The Court, therefore, finds that Plaintiff has failed to show that he is likely to succeed on the merits, or that there are serious questions going to the merits. Because Plaintiff must establish all four elements to receive a temporary restraining order, Plaintiff's TRO application is DENIED. See Aniel v. GMAC Mortg., LLC, No. C 12-4201 SBA, 2012 WL 5373388, at *8 (N.D. Cal. Oct. 30, 2012) (denying TRO application because the "[p]laintiffs have not met their burden to establish a likelihood of success on the merits or raised `serious questions' going to the merits, and because they must show each of the requisite elements to obtain a TRO"); Michael J. Weber Living Trust v. Wells Fargo Bank, N.A., No. 13-cv-542-JST, 2013 WL 1196959, at *6 (N.D. Cal. Mar. 25, 2013) (denying TRO application because "the [p]laintiff has failed to establish that it is likely to succeed on the merits of its claim, or even that there is any serious question of the merits, [and therefore] it has failed to establish one of the required elements for preliminary injunctive relief"); Galindo v. BSI Fin. Servs., Inc., Case No. 17-cv-21-LHK, 2017 WL 3007081, at *9 (N.D. Cal. July 14, 2017) (denying TRO application where the plaintiffs failed to establish a likelihood of success on the merits of their claims).

III. CONCLUSION

For the reasons stated above, the Plaintiff's TRO application is DENIED.

IT IS SO ORDERED.

FootNotes


1. Because the Court rules on the papers, Plaintiff's motion to appear by phone is DENIED as moot. (Dkt.
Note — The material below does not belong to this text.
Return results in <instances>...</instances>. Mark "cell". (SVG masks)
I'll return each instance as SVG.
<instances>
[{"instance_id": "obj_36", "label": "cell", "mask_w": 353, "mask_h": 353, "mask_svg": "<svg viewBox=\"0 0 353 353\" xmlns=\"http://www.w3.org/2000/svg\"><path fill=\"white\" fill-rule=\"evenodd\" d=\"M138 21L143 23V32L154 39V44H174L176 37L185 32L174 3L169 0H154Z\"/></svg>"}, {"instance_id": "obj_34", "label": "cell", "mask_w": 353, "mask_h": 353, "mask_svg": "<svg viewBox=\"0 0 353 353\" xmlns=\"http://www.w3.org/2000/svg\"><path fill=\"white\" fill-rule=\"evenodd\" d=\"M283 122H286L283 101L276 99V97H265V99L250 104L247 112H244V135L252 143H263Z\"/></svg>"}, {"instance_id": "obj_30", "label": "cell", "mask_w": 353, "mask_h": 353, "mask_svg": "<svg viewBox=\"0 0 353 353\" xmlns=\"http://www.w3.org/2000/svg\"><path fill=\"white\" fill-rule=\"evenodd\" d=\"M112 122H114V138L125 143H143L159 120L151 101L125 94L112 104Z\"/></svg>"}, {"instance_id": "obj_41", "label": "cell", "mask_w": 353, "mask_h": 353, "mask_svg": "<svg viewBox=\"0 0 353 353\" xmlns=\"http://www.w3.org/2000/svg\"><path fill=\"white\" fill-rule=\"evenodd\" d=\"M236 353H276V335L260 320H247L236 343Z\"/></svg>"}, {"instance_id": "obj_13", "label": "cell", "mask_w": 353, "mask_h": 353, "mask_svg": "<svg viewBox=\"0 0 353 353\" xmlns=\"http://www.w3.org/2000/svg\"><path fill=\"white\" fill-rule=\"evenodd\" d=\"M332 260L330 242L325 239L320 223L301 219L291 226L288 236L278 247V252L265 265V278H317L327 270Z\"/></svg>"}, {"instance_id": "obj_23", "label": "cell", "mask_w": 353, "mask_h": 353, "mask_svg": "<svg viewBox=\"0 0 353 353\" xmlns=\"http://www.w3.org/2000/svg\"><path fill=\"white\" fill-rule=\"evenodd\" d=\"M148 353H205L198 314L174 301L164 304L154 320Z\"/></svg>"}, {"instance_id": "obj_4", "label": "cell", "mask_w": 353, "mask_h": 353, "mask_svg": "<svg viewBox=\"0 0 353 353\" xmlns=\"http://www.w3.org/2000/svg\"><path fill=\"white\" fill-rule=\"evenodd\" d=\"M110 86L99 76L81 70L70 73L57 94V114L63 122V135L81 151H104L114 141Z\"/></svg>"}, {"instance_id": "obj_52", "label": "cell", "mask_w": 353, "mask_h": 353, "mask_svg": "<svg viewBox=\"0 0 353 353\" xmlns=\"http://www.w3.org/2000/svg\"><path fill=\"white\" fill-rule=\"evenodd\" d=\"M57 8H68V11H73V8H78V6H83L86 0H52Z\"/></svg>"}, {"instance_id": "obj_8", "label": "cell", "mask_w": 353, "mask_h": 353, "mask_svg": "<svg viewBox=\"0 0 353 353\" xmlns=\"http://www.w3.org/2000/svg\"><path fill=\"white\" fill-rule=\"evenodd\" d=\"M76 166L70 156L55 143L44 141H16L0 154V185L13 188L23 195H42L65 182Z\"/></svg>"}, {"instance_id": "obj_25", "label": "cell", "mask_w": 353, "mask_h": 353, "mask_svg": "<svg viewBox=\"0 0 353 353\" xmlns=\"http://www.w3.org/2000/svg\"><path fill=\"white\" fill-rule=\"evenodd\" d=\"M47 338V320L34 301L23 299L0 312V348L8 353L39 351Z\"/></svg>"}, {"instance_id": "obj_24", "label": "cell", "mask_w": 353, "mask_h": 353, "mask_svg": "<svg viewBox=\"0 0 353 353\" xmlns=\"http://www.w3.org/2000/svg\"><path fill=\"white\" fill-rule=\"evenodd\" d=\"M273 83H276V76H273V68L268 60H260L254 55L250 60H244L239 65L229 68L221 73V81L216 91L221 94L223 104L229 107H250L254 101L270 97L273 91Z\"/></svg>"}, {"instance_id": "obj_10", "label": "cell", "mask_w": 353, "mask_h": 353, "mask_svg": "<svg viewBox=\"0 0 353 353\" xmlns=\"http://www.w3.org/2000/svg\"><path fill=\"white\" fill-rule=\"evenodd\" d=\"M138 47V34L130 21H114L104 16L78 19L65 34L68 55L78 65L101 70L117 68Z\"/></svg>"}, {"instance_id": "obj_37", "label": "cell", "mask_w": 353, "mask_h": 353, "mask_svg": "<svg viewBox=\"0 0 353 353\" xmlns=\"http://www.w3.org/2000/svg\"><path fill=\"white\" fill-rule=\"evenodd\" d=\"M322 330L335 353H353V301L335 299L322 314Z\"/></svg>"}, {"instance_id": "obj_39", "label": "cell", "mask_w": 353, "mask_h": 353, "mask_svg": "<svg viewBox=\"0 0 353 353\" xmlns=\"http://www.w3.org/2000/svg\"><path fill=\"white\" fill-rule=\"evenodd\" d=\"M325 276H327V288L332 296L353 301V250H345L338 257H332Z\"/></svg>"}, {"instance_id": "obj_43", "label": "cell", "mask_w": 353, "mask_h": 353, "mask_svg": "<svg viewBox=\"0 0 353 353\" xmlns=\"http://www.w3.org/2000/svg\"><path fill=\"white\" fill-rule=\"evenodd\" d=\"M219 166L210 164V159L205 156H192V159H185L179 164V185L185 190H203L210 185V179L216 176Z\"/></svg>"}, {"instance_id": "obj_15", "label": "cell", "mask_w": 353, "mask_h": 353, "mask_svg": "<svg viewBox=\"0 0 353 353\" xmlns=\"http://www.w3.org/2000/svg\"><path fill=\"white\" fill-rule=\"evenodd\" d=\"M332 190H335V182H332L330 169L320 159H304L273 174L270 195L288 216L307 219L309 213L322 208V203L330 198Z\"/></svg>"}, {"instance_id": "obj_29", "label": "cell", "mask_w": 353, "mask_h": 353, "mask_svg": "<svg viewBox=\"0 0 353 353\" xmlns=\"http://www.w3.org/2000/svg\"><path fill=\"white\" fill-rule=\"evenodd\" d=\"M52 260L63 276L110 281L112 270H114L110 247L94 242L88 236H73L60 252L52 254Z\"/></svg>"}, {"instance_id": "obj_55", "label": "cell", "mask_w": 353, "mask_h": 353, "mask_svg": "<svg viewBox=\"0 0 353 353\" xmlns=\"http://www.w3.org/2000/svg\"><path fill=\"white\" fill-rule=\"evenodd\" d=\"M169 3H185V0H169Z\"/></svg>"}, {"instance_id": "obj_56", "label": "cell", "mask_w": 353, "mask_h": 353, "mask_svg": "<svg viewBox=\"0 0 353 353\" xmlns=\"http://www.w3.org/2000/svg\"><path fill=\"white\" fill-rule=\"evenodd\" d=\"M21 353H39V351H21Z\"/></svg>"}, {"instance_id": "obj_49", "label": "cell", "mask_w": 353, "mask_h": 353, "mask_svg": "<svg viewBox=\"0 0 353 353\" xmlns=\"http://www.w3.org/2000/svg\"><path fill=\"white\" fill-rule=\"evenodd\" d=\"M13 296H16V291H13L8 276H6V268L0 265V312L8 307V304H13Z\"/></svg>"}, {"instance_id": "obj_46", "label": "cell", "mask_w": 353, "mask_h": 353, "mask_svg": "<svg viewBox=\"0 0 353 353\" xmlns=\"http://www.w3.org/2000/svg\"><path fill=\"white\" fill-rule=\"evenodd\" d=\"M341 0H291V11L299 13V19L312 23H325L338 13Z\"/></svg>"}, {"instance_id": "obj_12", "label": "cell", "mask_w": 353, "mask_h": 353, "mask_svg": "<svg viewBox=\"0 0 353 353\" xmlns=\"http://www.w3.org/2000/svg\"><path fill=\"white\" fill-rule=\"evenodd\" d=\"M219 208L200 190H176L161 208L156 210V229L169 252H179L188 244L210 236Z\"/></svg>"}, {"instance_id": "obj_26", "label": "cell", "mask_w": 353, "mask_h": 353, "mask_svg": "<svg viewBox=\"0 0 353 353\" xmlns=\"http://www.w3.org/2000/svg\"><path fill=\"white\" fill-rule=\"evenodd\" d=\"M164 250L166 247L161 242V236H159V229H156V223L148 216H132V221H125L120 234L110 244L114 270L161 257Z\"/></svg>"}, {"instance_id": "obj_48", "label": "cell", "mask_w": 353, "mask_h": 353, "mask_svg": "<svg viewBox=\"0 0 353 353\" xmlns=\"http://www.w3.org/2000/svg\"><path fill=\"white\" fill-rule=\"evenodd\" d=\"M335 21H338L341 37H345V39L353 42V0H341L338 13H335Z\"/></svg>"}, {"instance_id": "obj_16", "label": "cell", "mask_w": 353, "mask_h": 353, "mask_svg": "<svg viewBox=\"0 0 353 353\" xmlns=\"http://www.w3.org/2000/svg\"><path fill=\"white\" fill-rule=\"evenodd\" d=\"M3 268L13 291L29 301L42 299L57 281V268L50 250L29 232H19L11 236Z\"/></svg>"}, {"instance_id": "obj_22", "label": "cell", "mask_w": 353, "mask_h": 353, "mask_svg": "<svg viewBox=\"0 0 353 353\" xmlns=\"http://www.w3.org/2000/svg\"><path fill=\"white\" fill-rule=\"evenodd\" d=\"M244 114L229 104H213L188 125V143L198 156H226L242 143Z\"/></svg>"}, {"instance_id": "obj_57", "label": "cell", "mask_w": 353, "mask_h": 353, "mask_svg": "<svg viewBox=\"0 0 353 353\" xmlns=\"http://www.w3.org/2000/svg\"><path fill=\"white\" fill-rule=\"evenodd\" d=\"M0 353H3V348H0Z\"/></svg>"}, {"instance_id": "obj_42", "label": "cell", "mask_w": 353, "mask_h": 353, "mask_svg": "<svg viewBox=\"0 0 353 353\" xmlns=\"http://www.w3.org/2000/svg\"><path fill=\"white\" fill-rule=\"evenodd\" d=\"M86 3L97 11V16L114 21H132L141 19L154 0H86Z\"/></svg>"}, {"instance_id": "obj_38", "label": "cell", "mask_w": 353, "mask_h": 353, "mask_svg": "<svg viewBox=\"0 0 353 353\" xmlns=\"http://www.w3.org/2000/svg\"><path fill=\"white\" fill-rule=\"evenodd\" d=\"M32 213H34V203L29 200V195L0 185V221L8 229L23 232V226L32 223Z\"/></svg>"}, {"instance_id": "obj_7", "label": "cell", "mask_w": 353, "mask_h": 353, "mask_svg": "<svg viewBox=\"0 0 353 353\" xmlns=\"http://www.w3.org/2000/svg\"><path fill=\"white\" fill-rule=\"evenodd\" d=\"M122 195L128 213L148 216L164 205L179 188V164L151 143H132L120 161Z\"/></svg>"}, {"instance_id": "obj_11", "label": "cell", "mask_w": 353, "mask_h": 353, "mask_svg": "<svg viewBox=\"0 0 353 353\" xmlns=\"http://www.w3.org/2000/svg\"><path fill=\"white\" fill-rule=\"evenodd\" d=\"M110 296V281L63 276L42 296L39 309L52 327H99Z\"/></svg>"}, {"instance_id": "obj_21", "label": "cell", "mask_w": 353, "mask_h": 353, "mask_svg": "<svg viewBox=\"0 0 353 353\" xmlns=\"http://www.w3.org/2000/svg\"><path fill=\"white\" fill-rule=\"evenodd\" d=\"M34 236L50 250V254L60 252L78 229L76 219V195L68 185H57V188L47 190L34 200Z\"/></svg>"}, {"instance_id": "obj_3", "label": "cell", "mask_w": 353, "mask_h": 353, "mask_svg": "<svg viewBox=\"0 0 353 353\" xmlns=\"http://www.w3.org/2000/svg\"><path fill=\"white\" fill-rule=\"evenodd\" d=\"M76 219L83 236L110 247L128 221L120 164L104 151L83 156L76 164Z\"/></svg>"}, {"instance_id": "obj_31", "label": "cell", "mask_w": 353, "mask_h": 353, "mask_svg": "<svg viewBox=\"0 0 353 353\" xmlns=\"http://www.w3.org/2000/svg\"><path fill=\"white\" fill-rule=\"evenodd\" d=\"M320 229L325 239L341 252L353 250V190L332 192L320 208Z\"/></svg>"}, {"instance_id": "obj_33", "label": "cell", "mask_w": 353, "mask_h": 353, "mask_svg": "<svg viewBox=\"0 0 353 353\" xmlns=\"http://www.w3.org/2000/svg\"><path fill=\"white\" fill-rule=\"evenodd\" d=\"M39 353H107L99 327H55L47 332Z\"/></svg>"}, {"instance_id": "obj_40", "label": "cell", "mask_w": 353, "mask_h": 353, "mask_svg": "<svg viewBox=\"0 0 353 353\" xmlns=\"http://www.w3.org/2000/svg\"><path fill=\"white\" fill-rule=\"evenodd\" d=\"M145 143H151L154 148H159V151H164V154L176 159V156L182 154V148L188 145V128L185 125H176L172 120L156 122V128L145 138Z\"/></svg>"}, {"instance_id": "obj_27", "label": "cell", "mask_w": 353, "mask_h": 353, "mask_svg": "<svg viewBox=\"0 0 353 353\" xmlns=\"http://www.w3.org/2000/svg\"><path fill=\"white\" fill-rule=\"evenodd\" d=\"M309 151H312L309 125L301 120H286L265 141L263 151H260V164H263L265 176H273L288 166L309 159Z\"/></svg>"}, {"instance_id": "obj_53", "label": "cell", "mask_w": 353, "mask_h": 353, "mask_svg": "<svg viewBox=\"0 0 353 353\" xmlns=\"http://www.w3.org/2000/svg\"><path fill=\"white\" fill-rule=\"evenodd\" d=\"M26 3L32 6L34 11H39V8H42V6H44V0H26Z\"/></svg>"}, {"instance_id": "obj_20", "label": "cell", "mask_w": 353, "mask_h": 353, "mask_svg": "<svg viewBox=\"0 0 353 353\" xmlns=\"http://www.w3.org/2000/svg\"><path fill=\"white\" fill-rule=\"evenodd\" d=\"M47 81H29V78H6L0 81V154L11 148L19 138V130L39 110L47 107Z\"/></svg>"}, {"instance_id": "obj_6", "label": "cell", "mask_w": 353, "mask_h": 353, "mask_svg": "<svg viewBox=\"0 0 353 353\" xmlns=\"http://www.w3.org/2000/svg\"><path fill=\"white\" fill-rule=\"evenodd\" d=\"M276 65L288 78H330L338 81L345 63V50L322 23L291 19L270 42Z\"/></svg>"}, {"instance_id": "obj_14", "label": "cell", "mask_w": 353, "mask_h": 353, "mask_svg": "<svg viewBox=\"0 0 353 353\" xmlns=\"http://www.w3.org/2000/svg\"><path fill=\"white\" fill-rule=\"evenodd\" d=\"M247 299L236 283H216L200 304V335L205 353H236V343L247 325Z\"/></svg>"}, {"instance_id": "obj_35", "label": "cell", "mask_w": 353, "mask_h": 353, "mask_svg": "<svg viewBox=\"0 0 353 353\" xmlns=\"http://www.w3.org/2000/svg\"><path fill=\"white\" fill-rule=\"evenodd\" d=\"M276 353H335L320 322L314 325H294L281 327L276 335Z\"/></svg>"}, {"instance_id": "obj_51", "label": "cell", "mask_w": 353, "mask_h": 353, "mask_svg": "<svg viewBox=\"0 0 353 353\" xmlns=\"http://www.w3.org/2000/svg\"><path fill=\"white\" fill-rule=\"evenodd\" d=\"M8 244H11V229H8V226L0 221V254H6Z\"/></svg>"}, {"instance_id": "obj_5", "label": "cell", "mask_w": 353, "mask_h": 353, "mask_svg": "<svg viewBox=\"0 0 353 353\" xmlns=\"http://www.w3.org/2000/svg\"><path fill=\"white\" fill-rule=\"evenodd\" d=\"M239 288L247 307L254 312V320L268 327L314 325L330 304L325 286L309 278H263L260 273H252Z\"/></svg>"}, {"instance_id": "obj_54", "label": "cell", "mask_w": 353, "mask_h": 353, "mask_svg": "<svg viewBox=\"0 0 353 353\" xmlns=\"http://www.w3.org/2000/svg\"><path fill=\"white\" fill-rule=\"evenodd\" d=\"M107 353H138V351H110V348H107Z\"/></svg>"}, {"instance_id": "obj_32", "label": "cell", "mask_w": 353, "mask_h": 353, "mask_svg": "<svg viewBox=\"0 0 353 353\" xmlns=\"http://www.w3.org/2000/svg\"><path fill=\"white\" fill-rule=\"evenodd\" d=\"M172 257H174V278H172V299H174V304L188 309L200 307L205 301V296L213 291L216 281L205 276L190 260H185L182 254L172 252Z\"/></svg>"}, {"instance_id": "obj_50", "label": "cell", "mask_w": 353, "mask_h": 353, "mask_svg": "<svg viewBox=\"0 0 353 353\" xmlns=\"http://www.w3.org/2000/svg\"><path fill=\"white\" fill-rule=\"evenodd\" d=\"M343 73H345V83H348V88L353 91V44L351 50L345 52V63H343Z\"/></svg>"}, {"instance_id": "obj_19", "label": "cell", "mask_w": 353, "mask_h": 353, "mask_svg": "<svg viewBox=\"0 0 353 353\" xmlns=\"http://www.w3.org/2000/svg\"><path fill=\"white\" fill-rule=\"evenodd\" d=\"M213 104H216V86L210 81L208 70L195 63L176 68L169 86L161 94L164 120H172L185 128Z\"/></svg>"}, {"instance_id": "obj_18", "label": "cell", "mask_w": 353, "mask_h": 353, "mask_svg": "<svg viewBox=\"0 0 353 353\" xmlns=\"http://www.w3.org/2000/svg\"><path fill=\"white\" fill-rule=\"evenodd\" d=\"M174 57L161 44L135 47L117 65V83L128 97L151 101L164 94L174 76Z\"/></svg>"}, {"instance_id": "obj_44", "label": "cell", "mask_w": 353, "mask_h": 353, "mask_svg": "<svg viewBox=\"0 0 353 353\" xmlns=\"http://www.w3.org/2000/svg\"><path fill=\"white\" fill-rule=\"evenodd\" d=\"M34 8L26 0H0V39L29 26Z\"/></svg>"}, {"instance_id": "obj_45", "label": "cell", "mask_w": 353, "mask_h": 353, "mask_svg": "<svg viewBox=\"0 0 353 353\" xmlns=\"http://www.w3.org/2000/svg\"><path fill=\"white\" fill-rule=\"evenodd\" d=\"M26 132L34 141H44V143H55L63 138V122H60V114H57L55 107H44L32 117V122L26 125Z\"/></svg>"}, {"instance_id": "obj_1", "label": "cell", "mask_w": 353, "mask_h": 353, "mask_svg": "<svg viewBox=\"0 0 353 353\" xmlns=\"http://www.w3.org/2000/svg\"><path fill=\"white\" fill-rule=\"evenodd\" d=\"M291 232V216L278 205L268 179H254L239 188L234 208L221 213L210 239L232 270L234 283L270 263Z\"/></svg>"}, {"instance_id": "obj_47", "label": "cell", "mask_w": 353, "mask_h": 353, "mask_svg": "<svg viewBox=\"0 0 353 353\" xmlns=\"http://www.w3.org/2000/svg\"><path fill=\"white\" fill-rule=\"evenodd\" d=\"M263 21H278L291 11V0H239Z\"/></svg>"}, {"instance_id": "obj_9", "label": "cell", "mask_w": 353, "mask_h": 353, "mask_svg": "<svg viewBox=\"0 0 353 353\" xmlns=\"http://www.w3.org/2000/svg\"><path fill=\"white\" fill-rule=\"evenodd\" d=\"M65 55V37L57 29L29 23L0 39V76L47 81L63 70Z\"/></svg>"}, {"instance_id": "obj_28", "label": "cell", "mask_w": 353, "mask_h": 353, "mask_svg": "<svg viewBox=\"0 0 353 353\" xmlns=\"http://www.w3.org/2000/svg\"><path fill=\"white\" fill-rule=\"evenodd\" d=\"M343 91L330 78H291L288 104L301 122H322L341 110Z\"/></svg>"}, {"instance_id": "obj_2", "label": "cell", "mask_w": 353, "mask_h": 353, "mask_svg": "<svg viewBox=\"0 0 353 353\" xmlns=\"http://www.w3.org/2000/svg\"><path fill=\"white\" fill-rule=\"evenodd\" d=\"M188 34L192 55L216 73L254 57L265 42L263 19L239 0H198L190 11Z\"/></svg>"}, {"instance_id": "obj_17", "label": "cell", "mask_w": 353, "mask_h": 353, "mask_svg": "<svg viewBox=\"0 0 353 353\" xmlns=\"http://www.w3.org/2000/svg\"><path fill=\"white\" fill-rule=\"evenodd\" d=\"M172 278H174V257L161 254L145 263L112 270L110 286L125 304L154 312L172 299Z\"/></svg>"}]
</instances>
No. 17.)
2. This page number refers to the adjustable rate mortgage note.
3. This account balance was also attached to Defendant's request for judicial notice in support of Defendant's July 14, 2017 motion to dismiss, as well as a currently pending motion to dismiss. (Dkt. No. 8, Exh. C; Dkt. No. 13, Exh. C.) Plaintiff did not address the document in his TRO application.